Wie garantieren Sie Vertraulichkeit?
Ich garantiere volle Vertraulichkeit. Eine multikantonale Ethikkommission gibt den Rahmen vor. Dadurch ist diese Forschung geschützt. Der Persönlichkeitsschutz und die Vertraulichkeit der Daten haben Priorität. Unser Vertrag mit dem Bundesamt für Statistik (BfS) wurde von dieser Kommission sehr genau analysiert, um sicherzustellen, dass Datenkreuzungen nur zu Forschungszwecken vorgenommen werden. Sie dürfen die Daten nur zum Verknüpfen verwenden und an uns weitergeben. Die Daten werden von meiner Doktorandin Viviane Remy analysiert. Sie wird nicht sehen können, von wem diese Daten stammen.
Warum muss der Fragebogen ausgefüllt werden?
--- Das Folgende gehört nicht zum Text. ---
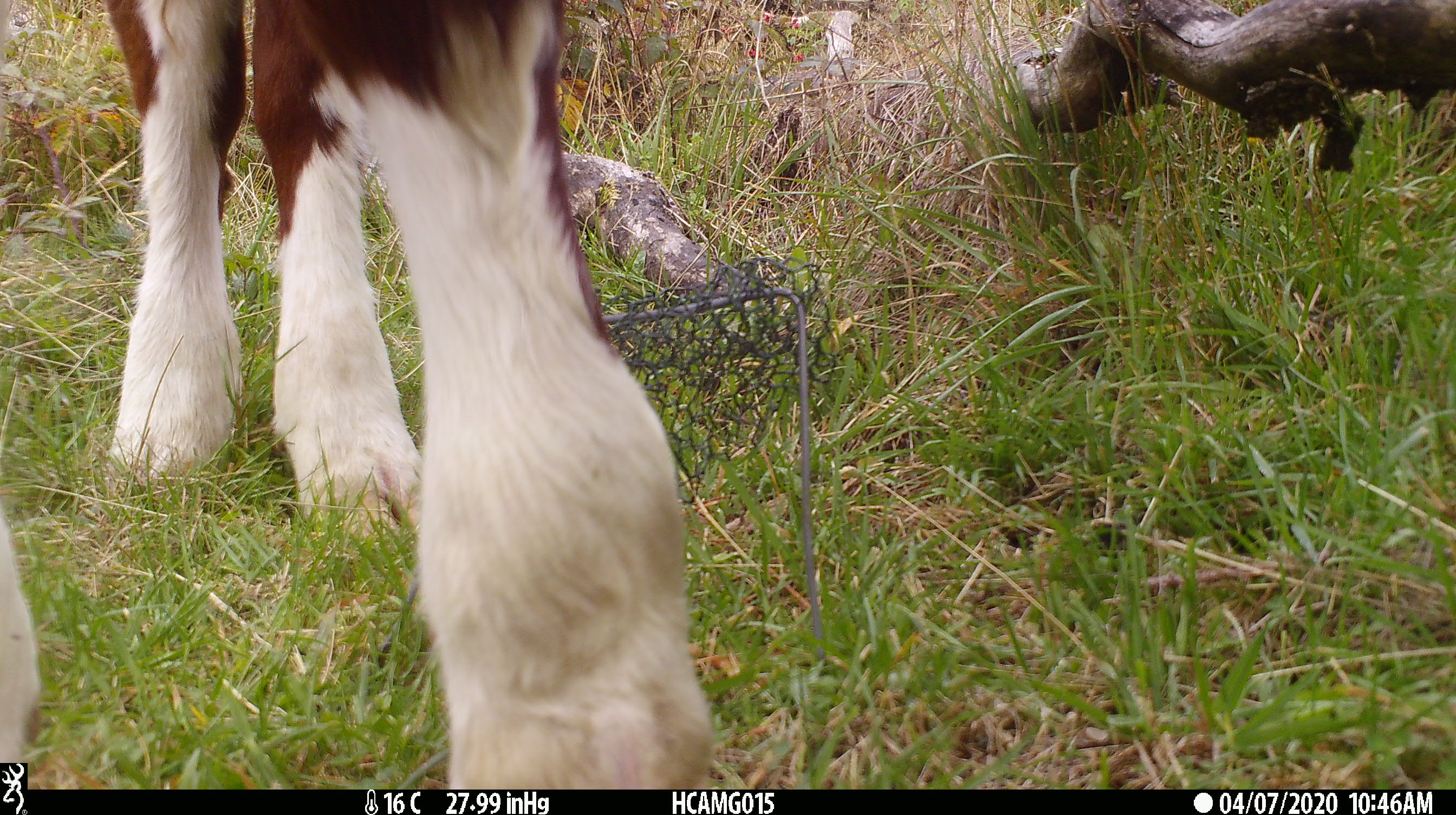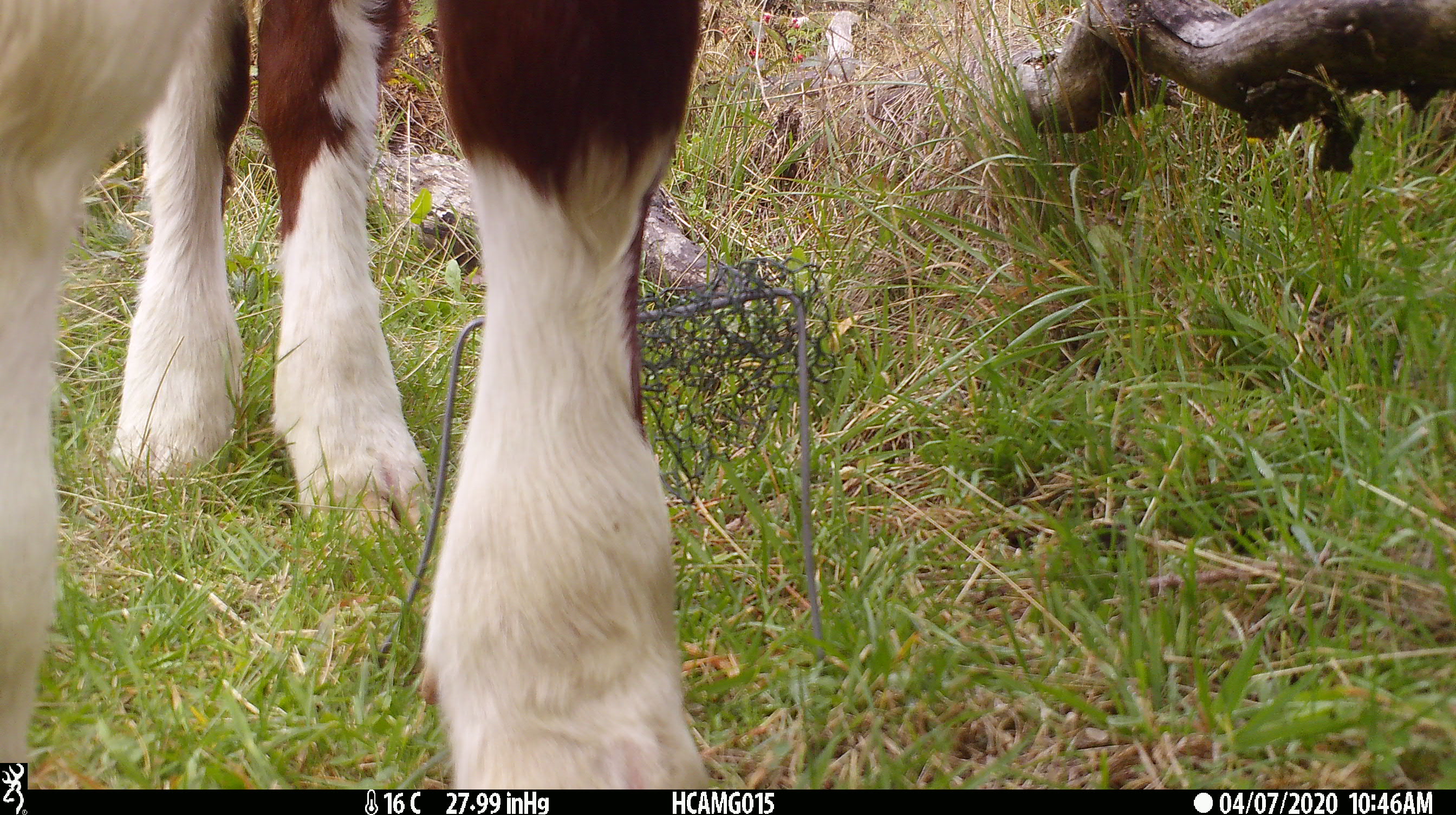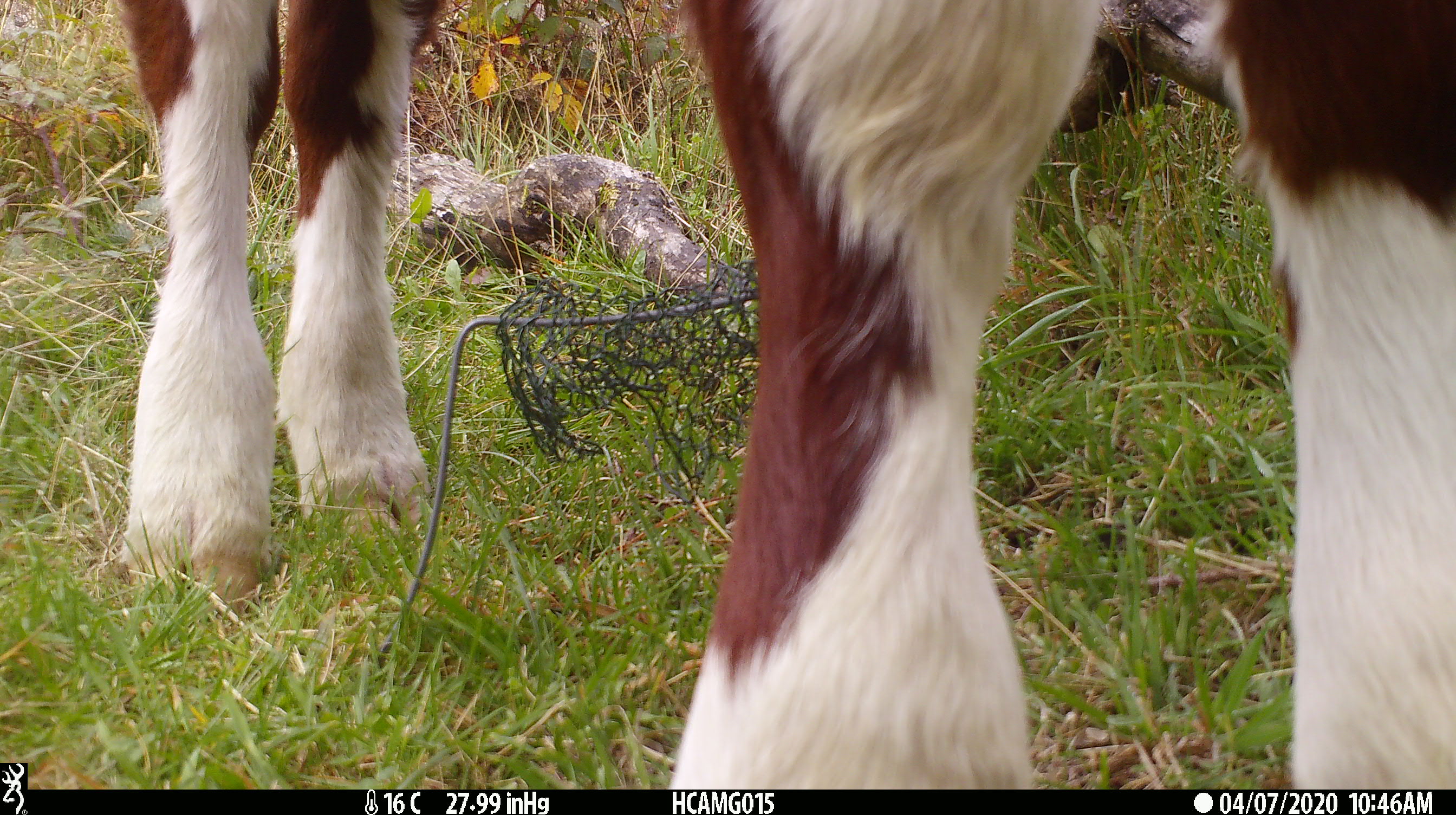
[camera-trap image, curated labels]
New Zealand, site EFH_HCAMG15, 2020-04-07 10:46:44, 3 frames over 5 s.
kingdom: Animalia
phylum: Chordata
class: Mammalia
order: Artiodactyla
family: Bovidae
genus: Bos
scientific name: Bos taurus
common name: domestic cow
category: cow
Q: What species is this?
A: Cow (domestic cow) (Bos taurus).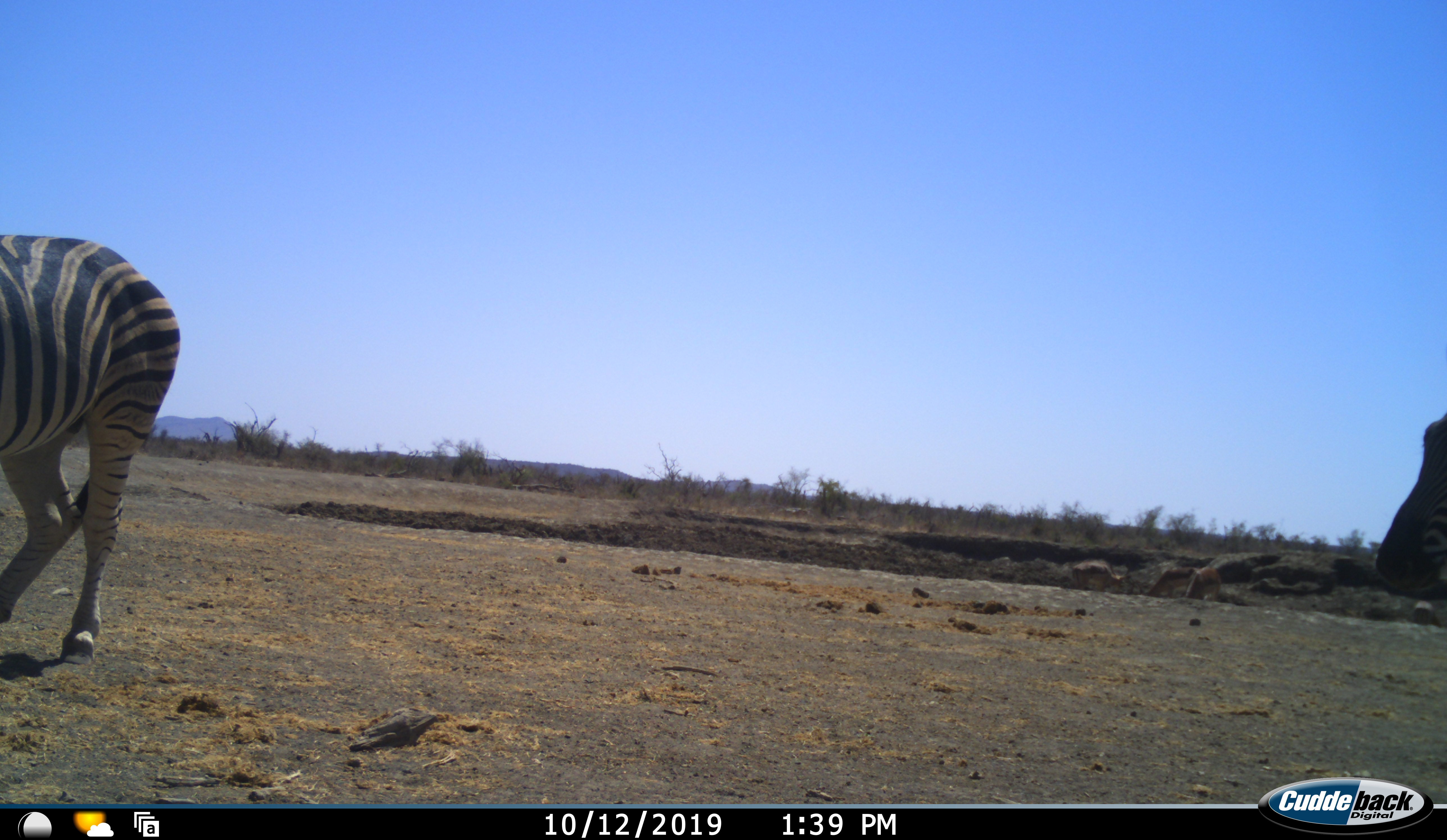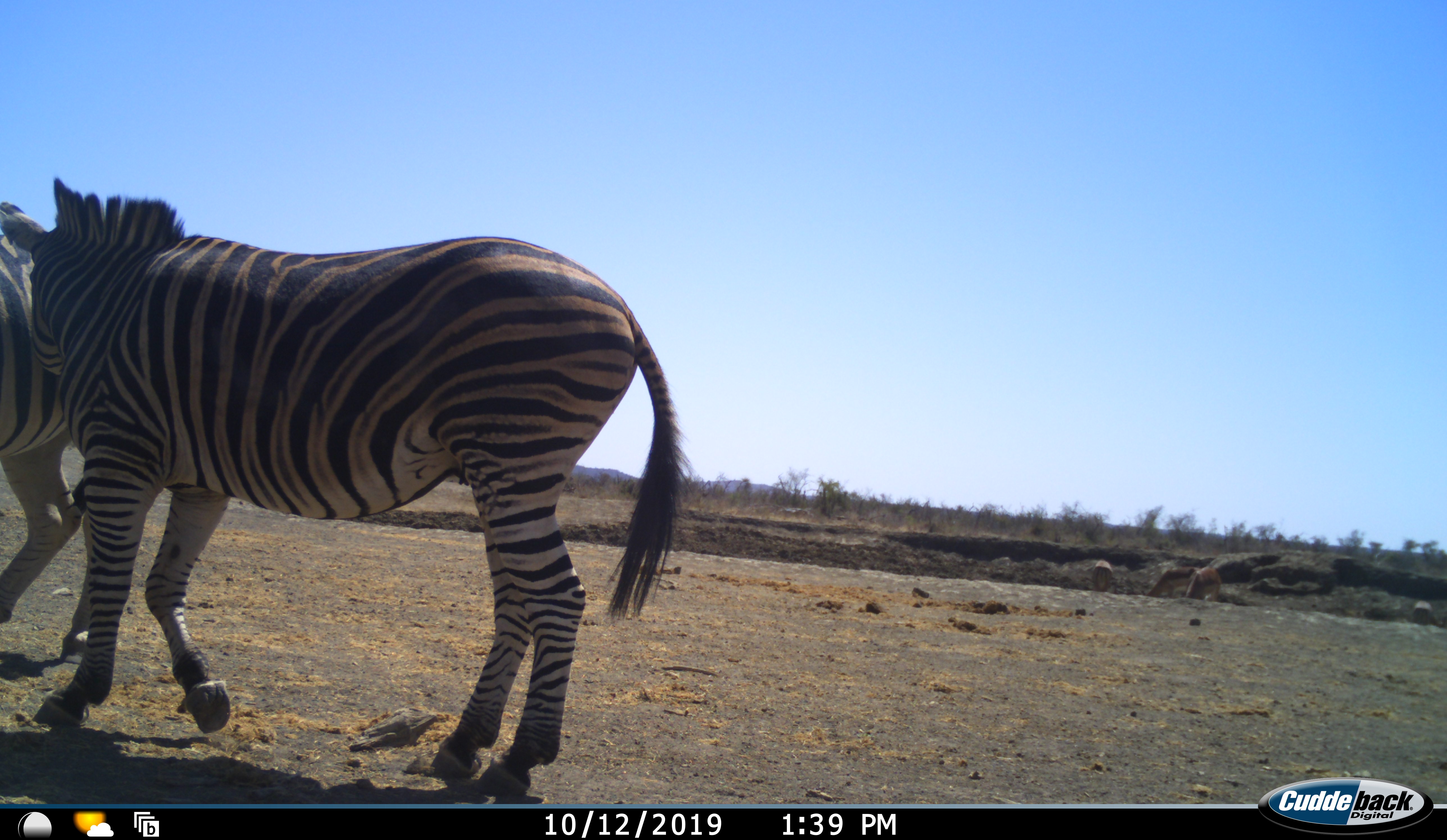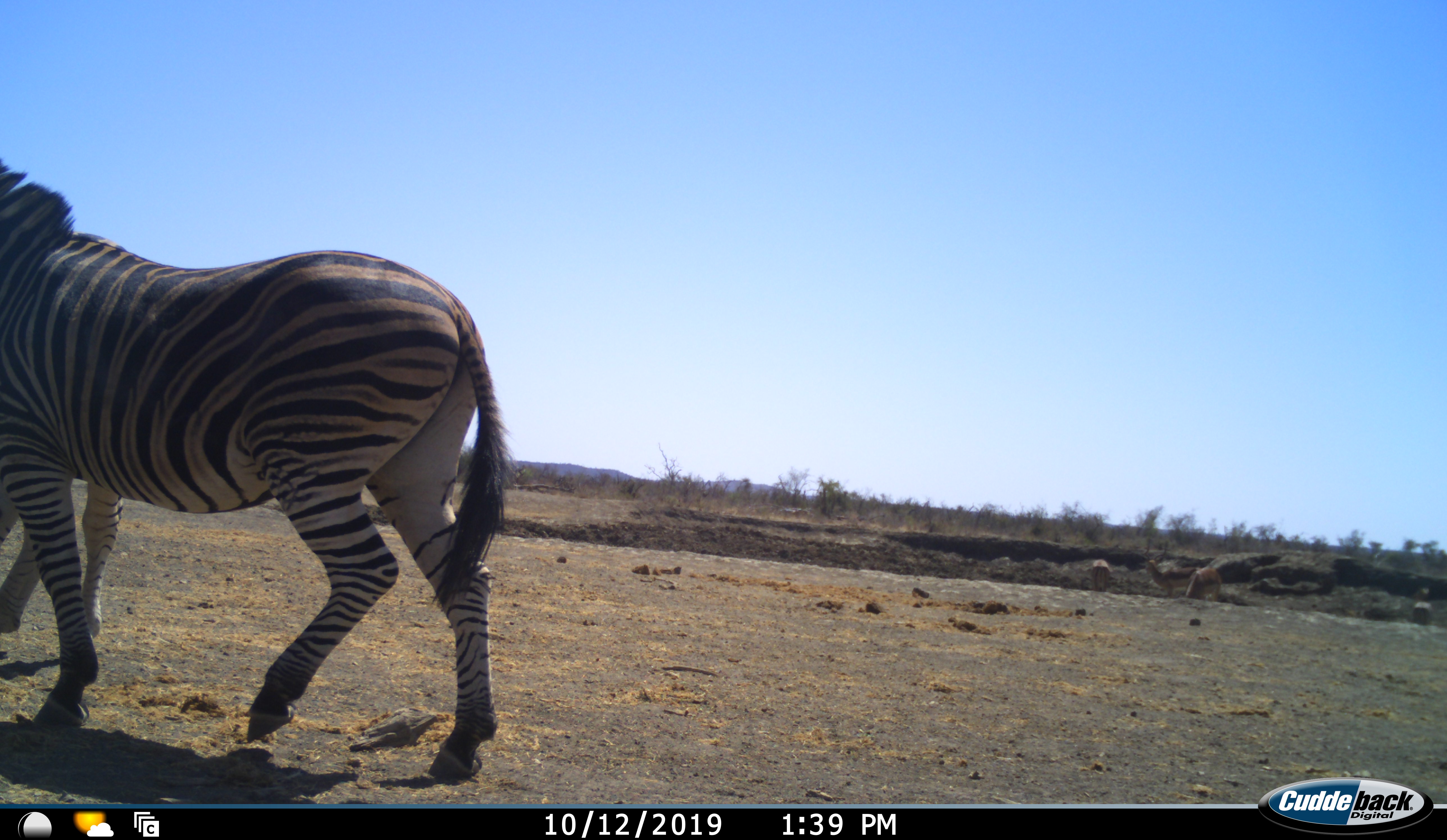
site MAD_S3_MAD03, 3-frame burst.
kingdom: Animalia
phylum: Chordata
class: Mammalia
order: Perissodactyla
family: Equidae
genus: Equus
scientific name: Equus quagga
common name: plains zebra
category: zebraplains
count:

Füllen zu wenige Personen (weniger als 3000) den Fragebogen aus, kann er nicht ausgewertet werden, und die Teilnahme der Fahrer:innen war umsonst. Durch die Teilnahme erhält man ein wirklich genaues Bild von den Problemen wie auch von den positiven Aspekten. Und es wird so möglich sein, zu handeln und eine starke Öffentlichkeitswirkung zu erzielen.